Sunday, November 13, 2005

The personal boundaries of censorship

Something Paul Waide said during my Tinfinger presentation last Friday at Melbourne Long Tail Camp has got me thinking. I was discussing how Tinfinger was a human search engine, but he asked: what if someone doesn't want their name to be searchable? Paul said he had "clients" who paid good money to have their name removed from Web sites and search engines, one of whom had reduced the number of mentions of their name on the Internet down to one. He joked that it could be a good revenue opportunity, although I shot back cheerfully that we weren't in the business of blackmail.

This is a sensitive issue. Of course any search engine worth their salt will respect the robots.txt system and there are other content control tricks for Google, but what about if someone wants content from a third party site not to be indexed? There are some heavyweights who are active in this area, such as the Scientologists and the Chinese, people whom it would be folly to mess with.

My gut reaction is to say no to censorship. If a person is mentioned somewhere on the Internet, I want it to be indexable on Tinfinger. If the site on which the name is mentioned is not censored, why should Tinfinger be censored? Of course, the reason the search engines are attacked in this manner is because they are an easy target, a weak point in the network.

Paul's point did remind me that some of what Tinfinger seeks to do - which is, in essence, to be the Internet's first living biography site - will seem creepy to some people. We will have to make sure to communicate that unlike the White Pages, we will not be hosting personal information - or at least nothing that you wouldn't feel comfortable seeing in a local newspaper about yourself. Some people have more sensitive personal boundaries than others, of course, so this is something we'll have to keep in focus. It's a constant battle we'll have to fight. However, I hope the positive effect the site will have will outweigh any misunderstandings along the way.

2 Comments:

Blogger Paul Montgomery said...

Rob, you have to understand where Paul is coming from... those "clients" he's talking about are most likely Chinese (I'm only speculating, I don't know and didn't ask him, but go look at his Web site and take a guess). It's a cultural divide. The sad fact is that Google has been shut down several times in China and has kowtowed (pun intended) to Chinese demands. What would I do if someone wants to put a list of Falun Gong potentates, or Taiwanese pro-independence political agitators on Tinfinger? Or more pertinently, a list of high-level Chinese functionaries listed under "corrupt apparatchiks"? My site would likely get banned in China. Personally I wouldn't back down, but Google went the other way.

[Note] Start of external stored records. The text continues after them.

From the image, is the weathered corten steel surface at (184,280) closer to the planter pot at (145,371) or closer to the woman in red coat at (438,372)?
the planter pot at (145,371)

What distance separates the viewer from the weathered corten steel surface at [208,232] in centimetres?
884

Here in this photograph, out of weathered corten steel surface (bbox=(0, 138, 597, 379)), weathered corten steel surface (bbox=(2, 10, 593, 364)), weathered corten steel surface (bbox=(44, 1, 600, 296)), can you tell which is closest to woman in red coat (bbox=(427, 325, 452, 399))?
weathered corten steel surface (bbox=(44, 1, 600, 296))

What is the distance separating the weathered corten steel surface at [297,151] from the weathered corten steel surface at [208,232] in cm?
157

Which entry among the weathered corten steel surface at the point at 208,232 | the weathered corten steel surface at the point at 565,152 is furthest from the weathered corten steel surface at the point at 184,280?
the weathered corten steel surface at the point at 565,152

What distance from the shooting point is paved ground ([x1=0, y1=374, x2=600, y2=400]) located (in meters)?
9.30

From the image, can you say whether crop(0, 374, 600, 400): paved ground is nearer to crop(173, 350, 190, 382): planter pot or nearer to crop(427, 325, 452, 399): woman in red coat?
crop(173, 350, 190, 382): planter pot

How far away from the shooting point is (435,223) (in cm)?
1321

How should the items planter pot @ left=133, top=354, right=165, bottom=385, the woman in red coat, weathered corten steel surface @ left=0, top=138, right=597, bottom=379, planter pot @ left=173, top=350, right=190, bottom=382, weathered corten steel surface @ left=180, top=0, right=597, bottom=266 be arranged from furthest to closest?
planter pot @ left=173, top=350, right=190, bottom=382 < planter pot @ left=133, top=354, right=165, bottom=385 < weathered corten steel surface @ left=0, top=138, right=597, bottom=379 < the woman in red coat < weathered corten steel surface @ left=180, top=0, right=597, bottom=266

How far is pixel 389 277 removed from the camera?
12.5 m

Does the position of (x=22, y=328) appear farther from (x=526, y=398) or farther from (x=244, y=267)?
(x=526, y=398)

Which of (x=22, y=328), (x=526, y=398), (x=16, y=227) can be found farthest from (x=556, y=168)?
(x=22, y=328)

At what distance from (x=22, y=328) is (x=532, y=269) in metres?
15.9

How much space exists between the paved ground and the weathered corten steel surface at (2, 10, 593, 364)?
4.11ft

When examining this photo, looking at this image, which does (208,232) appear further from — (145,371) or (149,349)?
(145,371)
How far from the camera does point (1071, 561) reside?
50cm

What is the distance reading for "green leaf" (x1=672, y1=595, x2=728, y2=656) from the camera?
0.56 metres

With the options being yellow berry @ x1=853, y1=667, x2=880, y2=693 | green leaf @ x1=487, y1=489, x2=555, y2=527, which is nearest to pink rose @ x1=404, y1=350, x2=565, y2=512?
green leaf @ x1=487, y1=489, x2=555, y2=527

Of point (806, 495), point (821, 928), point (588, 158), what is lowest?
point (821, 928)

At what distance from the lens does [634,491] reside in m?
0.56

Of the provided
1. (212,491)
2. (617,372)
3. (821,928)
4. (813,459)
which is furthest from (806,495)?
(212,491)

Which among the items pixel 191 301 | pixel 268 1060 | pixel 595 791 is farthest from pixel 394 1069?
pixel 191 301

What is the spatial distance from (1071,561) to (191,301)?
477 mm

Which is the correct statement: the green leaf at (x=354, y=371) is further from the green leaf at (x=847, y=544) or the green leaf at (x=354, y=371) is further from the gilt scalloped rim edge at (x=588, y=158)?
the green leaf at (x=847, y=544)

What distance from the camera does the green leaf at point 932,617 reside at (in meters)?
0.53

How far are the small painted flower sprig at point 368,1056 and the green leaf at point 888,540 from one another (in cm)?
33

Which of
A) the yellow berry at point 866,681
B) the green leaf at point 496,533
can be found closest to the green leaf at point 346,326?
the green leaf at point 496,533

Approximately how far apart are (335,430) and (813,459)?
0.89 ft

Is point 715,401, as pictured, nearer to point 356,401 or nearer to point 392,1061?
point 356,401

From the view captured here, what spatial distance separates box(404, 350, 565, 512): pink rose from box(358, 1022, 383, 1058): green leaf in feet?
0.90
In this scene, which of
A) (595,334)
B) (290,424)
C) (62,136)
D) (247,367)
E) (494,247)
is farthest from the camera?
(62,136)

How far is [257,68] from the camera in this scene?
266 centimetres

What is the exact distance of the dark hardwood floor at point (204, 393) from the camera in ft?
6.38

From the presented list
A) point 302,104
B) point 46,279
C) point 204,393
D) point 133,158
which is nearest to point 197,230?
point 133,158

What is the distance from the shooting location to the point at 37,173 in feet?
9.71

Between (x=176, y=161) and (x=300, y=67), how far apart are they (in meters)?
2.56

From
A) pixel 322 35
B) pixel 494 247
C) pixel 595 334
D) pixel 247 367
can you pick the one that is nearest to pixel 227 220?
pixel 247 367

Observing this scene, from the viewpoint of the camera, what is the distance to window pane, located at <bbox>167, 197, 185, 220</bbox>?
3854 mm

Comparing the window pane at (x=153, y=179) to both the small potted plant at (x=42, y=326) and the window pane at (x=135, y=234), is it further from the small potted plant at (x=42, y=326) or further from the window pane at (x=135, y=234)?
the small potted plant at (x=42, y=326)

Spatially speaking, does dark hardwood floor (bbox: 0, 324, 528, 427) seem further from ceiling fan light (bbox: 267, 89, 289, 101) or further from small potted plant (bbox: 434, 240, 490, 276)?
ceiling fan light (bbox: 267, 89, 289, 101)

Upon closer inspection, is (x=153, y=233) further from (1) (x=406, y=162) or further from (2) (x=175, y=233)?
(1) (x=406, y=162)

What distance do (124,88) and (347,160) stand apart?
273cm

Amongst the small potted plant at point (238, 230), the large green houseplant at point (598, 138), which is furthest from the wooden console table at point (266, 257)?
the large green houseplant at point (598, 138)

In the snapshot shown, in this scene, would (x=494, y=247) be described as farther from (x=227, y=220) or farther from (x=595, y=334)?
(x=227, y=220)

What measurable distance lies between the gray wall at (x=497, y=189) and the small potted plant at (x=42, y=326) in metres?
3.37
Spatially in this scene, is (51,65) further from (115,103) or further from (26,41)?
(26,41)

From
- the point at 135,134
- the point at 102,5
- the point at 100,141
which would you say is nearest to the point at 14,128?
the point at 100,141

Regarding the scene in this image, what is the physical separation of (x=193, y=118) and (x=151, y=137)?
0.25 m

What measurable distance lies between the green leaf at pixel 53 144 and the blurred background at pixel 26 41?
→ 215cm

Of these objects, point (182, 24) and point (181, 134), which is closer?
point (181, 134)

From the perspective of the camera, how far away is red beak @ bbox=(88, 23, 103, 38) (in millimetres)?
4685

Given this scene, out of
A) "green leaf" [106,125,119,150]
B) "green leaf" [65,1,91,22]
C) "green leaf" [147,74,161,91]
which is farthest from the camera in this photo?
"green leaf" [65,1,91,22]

11:46 pm, November 13, 2005  
Anonymous Anonymous said...

Yeah, I had this thought too. There are already a few "human search engines" (I know that's not exactly what you're doing here, but it's broadly similar) that have been criticized for gathering together data on individuals (many of them offer to remove your data on request). Even though the data is publicly available, the simple act of bringing it together makes it far more accessible, and to some degree validates it. For instance, if I wanted to steal your identity, I'd have to find a photo of you, find some personal data about you, who you bank with etc. That would take a lot of work, so I'd have to be pretty determined. But if someone could gather up a lot of that data in one place, it would make the job of a would-be identity thief much easier. Or what if I had a grudge against you and wanted revenge? Putting a lot of your data in one place would make things easier there, too. Sure, I could try Googling you - but who's to say that that if I find the phone number of a Paul Montgomery, it's the same Paul Montgomery that wrote this blog? Separating the various PMs into categories gives me more confidence that the data I've collected is accurate.

I'm not saying these are valid arguments, but they are arguments that people could level against sites like Tinfinger. But I think a much bigger risk is if you end up indexing information which is factually wrong or libelous. Obviously this is the fault of whoever printed the information in the first place, but if users are unable to stop the information at the source, they will no doubt blame Tinfinger and ask that it be removed.

Clearly, gathering data on people is a much riskier business than collecting other types of data, simply because people care about what others think. This can also be seen in the arguments that occur over Wikipedia biographies. And then you get into that really tough question: what is truth? If most people think something about you, does that make it true? That seems to be what happens at Wikipedia, and it seems like there's no way to avoid this kind of debate. In fact, just putting something on a site like Wikipedia or Tinfinger appears to be a validation of that data, nevermind how many disclaimers you put up.

Still, I like the concept overall - good luck!